### [PASSAGE SHOWN]
Get GPU load grouped by a field (e.g., Account, Partition).

Parameters:

grouping_key – Elasticsearch field to group by (e.g. “Account”, “Partition”).
grouping_size – Number of top groups to show individually. Default: 10.
resolution – Time bucket size. Default: Resolution.HOUR.
datetime_col – Job timestamp field for bucketing. Default: LoadDatetimeField.SUBMIT.

Returns:

GroupedGpuLoadDTO with one GroupEntryDTO per group.

Raises:

DataProviderError – If accounting filters are not configured or query fails.

Return type:

GroupedGpuLoadDTO

get_gpuhour_load(resolution: Resolution = Resolution.HOUR, datetime_col: LoadDatetimeField = LoadDatetimeField.SUBMIT) → GpuhourLoadDTO

Get GPU-hour load timeseries (allocated GPUs × elapsed time).

Parameters:

resolution – Time bucket size. Default: Resolution.HOUR.
datetime_col – Job timestamp field for bucketing. Default: LoadDatetimeField.SUBMIT.

Returns:

GpuhourLoadDTO with GPU-hour accounting fields.

Raises:

DataProviderError – If accounting filters are not configured or query fails.

Return type:

GpuhourLoadDTO

JobFrequencyDataProvider 

class applications.throughput.providers.job_freq.JobFrequencyDataProvider(workload: Workload)

Bases: BaseDataProvider

Provider for job frequency and interarrival metrics.

Thin facade over the job_freq service. Resolves the accounting data source and workload filters, then delegates to the service layer.

Example

>>> provider = JobFrequencyDataProvider(workload)
>>> result = provider.get_job_frequency()

get_interarrival(datetime_col: ThroughputDatetimeCol = ThroughputDatetimeCol.SUBMIT) → InterArrivalDTO

Get job interarrival time statistics.

Parameters:: datetime_col – Timestamp column.
Returns:: InterArrivalDTO with descriptive stats.

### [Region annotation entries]
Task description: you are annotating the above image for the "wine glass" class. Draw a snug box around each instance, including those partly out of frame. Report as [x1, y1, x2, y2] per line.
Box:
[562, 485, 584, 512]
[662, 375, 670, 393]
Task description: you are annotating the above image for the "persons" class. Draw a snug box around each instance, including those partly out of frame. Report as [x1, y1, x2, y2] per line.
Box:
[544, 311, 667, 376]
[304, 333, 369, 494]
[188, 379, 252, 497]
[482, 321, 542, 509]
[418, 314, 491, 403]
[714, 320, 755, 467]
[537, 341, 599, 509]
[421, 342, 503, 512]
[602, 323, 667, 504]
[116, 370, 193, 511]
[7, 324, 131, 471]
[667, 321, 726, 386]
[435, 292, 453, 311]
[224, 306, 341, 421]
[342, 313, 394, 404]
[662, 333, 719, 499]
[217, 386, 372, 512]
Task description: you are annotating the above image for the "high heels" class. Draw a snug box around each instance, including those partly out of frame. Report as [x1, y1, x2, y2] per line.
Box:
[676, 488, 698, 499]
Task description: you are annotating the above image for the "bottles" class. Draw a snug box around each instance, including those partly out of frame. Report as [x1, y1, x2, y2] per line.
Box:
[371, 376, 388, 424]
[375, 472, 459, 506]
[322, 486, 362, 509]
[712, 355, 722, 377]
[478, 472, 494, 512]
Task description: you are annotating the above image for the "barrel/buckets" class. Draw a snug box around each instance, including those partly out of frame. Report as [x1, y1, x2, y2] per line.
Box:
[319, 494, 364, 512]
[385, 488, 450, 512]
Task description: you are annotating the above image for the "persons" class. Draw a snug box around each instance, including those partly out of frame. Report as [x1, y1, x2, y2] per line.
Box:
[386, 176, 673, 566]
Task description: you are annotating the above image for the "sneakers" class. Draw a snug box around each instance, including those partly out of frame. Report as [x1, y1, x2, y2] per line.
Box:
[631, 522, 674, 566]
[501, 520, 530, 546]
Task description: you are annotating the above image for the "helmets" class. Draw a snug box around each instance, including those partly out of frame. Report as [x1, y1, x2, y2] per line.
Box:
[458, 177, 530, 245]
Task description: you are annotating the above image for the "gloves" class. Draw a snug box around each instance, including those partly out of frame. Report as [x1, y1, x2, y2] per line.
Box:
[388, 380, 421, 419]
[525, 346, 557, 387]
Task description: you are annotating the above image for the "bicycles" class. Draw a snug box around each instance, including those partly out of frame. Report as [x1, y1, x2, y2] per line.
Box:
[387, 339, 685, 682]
---
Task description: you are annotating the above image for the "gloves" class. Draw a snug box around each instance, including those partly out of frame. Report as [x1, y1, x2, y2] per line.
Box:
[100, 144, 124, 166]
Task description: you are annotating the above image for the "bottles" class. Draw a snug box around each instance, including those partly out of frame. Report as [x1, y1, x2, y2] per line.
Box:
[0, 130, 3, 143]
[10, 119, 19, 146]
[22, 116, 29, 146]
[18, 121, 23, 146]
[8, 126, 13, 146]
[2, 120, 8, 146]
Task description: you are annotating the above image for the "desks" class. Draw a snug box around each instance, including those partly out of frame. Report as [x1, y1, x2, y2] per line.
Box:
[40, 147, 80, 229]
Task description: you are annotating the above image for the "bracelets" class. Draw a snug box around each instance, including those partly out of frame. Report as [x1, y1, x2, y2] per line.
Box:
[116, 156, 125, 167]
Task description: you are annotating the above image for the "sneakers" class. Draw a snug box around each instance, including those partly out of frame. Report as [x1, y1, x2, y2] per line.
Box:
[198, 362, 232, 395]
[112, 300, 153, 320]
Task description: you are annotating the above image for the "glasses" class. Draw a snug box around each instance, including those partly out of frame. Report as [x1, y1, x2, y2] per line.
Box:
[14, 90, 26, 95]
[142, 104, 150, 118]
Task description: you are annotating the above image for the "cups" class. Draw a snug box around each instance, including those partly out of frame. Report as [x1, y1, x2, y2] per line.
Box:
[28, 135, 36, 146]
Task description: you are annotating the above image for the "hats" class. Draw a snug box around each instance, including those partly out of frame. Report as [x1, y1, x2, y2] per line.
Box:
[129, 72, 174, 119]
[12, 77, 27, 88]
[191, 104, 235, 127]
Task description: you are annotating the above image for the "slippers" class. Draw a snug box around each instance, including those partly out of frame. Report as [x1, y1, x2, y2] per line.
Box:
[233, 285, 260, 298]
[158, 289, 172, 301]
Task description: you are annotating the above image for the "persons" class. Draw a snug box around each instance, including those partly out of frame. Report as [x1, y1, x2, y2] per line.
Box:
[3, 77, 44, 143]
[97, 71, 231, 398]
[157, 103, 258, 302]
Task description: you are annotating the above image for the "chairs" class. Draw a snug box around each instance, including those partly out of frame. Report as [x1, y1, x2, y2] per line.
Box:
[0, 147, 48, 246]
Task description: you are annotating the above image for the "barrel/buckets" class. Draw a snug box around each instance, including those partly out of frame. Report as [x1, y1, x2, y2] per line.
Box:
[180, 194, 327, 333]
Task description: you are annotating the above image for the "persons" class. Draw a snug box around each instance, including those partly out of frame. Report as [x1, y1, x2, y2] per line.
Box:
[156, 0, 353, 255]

### [GIVEN INSTRUCTION]
Continue the throughput provider API documentation from its final line.

### [RESPONSE]
get_interarrival_grouped(datetime_col: ThroughputDatetimeCol = ThroughputDatetimeCol.SUBMIT, grouping_type: str = 'Account', grouping_size: int = 10) → dict

Get grouped interarrival time statistics.

Parameters:

datetime_col – Timestamp column.
grouping_type – ES field to group by.
grouping_size – Max number of groups.

Returns:

Dict with grouped interarrival data.

get_job_frequency(resolution: Resolution = Resolution.DAY, datetime_col: ThroughputDatetimeCol = ThroughputDatetimeCol.SUBMIT) → JobFrequencyDTO

Get job submission frequency timeseries.

Parameters:

resolution – Time bucket size.
datetime_col – Timestamp column for bucketing.

Returns:

JobFrequencyDTO with timeseries and stats.

get_job_frequency_grouped(resolution: Resolution = Resolution.DAY, datetime_col: ThroughputDatetimeCol = ThroughputDatetimeCol.SUBMIT, grouping_type: str = 'Account', grouping_size: int = 10) → list

Get grouped job frequency timeseries.

Parameters:

resolution – Time bucket size.
datetime_col – Timestamp column.
grouping_type – ES field to group by.
grouping_size – Max number of groups.

Returns:

List of grouped frequency data dicts.

JobLoadDataProvider 

class applications.load.providers.job_load.JobLoadDataProvider(workload: Workload)

Bases: BaseDataProvider

Provider for job count load metrics.

Thin adapter over the job_load service. Resolves the accounting data source and workload filters, then delegates computation to the service layer.

Flat methods return aggregated timeseries DTOs. Grouped methods (*_by_group()) accept a grouping_key argument and return per-group timeseries.

Example

>>> provider = JobLoadDataProvider(workload)
>>> load = provider.get_job_load()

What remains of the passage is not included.